Vivemos uma grave crise política - que se eterniza. E parte dela se deve à corrupção. E o papel ativo do Judiciário nesse combate é essencial.
A Justiça brasileira é severa com o "andar de baixo", mas leniente com o "andar de cima". Contra os pobres, age rapidamente e pune severamente. Já políticos acusados de corrupção - e considerados por seus pares como corruptos - continuam circulando livremente. Alguns estão no Congresso e são recebidos pelo presidente da República com todas as honras. Um deles, inclusive, pode entrar tranquilamente no Palácio do Planalto, mas será preso se pisar nos Estados Unidos.
O Judiciário deve agir combatendo os crimes, independentemente da origem social do acusado. Parece óbvio, mas não é o que ocorre no Brasil.
É um Poder que acabou conivente com a desmoralização da própria Justiça. E exemplos não faltam.
Não é mero acaso que nenhum dos políticos importantes acusados de corrupção tenha sido condenado e preso. Eles contratam advogados criminalistas especializados em inocentar corruptos - e que cobram honorários caríssimos. Sabem que recebem dinheiro sujo. Mesmo assim, muitos deles, sem pestanejar, assinam manifesto em defesa da ética na política...
A crise moral atinge até os tribunais superiores. A Operação Hurricane apresentou documentos e gravações envolvendo juízes, advogados e um ministro do STJ (Superior Tribunal de Justiça). A Navalha chegou ao TCU (Tribunal de Contas da União).
Aí temos outro problema: a forma como são sabatinados pelo Senado os candidatos a ministro dos tribunais superiores - como STF (Supremo Tribunal Federal) e STJ - indicados pelo presidente da República.
Diversamente do que ocorre nos Estados Unidos, na terra descoberta por Cabral, tudo não passa de mera formalidade. Na sessão, o futuro ministro é elogiado, louvado como eminente jurista, mesmo que os senadores não tenham lido nada dele. Não se faz nenhuma pergunta sobre tema relevante: evitam constrangimentos a todo custo. O candidato já está aprovado antes da audiência. E se for uma mulher, ah, aí a sessão se transforma: a candidata é elogiada pela beleza, elegância e charme, numa manifestação explícita de machismo.
O problema das nomeações é antigo: Collor retirou do STF Francisco Rezek para designá-lo ministro das Relações Exteriores. Depois o demitiu. Para não deixá-lo na rua, colocou-o de novo no STF. E se fôssemos mais longe, chegaríamos a Floriano Peixoto, que designou um médico e um general para a Suprema Corte. A legislação atual é mais que suficiente para combater a corrupção. Logo, a questão não passa pela inexistência de base jurídica. Falar que falta vontade política ao Judiciário deixaria Montesquieu corado. Também não cabe tomar nenhuma atitude que viole o equilíbrio entre os Poderes.

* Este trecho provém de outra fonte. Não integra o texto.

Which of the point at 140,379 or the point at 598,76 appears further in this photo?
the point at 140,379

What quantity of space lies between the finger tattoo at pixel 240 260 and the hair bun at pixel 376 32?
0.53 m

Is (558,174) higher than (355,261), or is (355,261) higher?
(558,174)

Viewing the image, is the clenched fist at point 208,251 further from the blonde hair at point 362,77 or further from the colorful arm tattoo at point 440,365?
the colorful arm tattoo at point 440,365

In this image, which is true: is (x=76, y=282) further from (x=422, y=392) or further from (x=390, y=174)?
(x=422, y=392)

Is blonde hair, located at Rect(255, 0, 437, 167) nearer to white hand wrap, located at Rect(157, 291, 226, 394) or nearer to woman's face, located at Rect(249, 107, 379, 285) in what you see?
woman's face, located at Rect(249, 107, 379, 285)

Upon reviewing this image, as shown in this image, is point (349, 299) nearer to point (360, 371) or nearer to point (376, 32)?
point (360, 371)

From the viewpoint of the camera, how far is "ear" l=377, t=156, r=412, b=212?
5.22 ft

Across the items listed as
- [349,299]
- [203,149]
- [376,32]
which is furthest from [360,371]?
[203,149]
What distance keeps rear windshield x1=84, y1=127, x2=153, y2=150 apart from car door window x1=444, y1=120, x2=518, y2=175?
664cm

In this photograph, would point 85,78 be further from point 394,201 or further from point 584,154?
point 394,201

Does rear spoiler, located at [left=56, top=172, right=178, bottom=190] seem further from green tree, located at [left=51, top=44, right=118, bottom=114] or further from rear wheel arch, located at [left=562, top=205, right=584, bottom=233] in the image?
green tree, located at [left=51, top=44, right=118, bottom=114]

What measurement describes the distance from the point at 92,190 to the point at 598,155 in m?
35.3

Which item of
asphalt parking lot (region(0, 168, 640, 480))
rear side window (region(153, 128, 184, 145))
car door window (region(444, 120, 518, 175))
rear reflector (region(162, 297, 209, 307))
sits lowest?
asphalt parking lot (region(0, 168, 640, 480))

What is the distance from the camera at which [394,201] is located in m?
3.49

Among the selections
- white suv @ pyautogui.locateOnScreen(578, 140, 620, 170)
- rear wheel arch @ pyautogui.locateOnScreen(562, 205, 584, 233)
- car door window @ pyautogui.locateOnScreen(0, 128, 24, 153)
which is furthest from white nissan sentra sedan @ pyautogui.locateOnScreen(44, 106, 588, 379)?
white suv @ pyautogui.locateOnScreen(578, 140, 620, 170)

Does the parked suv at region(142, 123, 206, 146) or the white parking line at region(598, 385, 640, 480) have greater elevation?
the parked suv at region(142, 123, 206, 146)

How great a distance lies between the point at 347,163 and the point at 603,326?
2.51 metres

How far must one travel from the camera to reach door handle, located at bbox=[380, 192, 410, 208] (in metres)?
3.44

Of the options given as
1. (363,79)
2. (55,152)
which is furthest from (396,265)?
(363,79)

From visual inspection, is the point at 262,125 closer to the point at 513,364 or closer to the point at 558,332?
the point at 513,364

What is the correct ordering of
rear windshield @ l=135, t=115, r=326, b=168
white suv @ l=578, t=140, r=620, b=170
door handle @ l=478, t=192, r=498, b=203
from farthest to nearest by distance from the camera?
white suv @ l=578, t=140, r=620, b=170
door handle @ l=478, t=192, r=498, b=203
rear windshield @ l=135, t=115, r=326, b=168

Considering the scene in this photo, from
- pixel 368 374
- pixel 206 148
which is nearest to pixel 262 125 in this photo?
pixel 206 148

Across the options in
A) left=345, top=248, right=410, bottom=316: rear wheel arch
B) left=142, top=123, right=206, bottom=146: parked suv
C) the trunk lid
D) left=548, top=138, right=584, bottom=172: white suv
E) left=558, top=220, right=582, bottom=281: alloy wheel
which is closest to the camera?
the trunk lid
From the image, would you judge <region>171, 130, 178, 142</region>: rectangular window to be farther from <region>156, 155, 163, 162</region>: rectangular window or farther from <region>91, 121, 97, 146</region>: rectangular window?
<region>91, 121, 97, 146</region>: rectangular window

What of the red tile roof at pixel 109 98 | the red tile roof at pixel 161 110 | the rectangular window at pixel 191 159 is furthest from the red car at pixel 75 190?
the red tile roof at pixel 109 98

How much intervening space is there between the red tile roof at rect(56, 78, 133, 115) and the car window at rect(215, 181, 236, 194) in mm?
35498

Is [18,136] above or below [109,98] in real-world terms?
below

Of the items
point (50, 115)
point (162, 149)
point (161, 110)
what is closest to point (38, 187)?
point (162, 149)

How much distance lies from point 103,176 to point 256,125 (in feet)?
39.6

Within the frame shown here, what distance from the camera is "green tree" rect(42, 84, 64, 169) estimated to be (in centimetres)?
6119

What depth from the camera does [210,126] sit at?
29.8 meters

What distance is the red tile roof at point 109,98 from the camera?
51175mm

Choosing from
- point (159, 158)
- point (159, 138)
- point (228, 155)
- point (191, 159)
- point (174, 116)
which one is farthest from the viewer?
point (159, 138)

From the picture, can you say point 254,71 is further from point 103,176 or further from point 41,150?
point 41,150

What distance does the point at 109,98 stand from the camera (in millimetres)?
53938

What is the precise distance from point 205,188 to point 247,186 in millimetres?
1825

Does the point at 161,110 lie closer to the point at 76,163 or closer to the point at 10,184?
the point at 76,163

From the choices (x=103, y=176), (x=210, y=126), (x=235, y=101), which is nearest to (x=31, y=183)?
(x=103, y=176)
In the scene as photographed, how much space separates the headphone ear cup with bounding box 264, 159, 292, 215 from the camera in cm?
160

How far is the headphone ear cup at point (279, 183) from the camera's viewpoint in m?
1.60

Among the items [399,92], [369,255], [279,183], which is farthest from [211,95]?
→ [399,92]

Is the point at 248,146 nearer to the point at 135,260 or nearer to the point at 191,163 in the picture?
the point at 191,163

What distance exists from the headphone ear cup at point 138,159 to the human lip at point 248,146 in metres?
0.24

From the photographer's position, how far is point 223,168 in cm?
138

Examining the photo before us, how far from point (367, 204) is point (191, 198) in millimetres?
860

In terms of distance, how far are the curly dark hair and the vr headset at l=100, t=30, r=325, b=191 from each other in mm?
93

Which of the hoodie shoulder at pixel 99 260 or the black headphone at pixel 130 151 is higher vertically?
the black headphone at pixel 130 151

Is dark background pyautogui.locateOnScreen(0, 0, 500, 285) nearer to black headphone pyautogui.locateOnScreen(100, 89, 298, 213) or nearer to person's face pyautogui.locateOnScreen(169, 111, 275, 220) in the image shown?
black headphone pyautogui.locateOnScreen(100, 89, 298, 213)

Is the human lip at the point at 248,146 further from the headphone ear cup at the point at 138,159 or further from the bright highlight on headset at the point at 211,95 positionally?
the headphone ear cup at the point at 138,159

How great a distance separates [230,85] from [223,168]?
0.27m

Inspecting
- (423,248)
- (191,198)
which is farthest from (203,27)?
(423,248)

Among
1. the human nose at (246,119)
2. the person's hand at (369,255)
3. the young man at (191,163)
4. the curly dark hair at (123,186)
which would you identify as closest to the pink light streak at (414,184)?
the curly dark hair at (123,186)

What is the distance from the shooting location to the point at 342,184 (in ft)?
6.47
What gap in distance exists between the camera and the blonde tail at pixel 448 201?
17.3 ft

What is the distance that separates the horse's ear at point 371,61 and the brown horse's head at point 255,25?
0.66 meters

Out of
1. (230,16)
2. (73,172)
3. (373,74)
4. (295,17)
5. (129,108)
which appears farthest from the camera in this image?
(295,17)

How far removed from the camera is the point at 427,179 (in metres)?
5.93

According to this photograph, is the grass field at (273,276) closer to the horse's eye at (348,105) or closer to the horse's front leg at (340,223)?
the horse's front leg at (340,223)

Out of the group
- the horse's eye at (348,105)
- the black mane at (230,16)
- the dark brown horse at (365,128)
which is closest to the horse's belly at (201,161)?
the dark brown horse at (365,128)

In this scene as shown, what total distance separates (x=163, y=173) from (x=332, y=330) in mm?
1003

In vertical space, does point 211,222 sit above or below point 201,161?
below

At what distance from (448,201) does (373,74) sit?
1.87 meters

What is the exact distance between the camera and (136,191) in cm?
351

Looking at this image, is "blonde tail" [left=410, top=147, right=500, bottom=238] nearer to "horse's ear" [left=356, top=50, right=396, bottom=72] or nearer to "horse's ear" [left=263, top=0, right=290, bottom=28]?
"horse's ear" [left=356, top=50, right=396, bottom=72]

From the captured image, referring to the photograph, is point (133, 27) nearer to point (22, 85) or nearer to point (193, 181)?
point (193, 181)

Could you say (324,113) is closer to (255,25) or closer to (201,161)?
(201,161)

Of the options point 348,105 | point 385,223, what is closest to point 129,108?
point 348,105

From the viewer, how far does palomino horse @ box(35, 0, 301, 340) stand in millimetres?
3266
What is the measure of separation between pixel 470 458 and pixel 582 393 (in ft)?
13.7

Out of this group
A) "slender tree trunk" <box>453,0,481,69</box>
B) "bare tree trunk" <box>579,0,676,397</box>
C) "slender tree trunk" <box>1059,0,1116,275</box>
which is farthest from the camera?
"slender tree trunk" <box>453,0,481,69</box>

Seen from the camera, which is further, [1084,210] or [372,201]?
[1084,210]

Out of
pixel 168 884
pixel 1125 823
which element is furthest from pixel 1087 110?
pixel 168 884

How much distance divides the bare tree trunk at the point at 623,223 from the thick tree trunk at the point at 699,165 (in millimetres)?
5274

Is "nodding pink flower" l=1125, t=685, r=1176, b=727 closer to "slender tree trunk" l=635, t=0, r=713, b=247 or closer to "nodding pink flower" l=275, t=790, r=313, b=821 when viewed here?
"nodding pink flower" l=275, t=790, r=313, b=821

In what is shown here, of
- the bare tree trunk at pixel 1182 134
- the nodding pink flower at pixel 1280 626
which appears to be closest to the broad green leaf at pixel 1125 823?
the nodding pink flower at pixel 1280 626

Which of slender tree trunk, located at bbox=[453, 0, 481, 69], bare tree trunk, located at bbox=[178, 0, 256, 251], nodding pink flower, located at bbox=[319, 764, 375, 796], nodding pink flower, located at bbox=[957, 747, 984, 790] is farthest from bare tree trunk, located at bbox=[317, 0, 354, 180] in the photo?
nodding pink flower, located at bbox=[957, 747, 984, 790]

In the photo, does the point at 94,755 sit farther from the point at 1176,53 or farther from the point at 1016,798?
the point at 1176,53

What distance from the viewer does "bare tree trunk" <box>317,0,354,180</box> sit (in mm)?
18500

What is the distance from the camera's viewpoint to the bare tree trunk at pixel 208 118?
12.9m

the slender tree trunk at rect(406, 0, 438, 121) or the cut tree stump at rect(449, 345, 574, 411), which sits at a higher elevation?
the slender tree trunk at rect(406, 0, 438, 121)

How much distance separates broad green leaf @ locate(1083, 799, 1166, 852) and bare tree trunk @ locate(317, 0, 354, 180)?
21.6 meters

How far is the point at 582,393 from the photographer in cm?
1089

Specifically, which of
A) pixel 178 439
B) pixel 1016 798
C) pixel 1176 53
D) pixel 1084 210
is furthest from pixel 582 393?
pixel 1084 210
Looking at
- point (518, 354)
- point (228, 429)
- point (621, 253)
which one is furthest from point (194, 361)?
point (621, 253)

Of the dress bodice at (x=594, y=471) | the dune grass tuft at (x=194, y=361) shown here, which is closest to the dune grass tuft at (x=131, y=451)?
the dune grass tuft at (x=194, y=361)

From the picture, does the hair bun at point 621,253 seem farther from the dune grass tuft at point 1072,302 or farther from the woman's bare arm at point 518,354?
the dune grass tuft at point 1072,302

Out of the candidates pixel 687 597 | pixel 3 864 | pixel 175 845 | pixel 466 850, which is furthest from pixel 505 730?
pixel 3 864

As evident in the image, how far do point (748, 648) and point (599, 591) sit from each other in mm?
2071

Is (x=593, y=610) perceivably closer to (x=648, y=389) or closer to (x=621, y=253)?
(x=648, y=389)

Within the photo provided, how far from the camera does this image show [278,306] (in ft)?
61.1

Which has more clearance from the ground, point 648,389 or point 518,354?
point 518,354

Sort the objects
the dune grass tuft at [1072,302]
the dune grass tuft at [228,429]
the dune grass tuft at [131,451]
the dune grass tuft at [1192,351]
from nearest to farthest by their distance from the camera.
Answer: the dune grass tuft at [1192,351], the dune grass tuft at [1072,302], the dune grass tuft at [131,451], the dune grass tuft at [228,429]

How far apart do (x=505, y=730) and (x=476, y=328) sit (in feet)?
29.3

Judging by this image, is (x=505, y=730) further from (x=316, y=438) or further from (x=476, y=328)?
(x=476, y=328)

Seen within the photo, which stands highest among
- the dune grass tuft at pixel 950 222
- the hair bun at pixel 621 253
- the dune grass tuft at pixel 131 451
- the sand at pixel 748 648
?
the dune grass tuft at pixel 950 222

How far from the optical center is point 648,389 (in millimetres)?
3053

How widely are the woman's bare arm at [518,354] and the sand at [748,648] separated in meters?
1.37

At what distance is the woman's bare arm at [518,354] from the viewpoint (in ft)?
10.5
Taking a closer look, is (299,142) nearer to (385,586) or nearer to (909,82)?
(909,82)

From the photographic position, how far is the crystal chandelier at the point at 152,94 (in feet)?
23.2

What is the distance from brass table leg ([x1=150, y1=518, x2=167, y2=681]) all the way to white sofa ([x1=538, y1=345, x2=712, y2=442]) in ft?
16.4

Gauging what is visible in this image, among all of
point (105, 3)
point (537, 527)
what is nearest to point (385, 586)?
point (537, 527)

O caminho deve ser uma cobrança ativa da sociedade, exigindo que o Judiciário finalmente, para usar linguagem futebolística, entre em campo.
Dentro desse quadro, com o Judiciário que temos, é impossível começar uma Operação Mãos Limpas, como na Itália. Diversamente do que escreveu nesta página o juiz Cláudio José Montesso (dia 10/6), apontar os graves problemas do Judiciário não fragiliza sua atuação ou a democracia.
Muito pelo contrário: fortalece a necessidade da mudança desse padrão.
O que o país espera é uma Justiça célere, eficiente e não-classista. Espera que voltemos a ter capacidade de nos horrorizarmos. Espera que o corrupto seja preso, julgado e condenado (devolvendo aos cofres públicos o dinheiro desviado). Espera que a República anunciada em 15 de novembro de 1889 seja finalmente proclamada.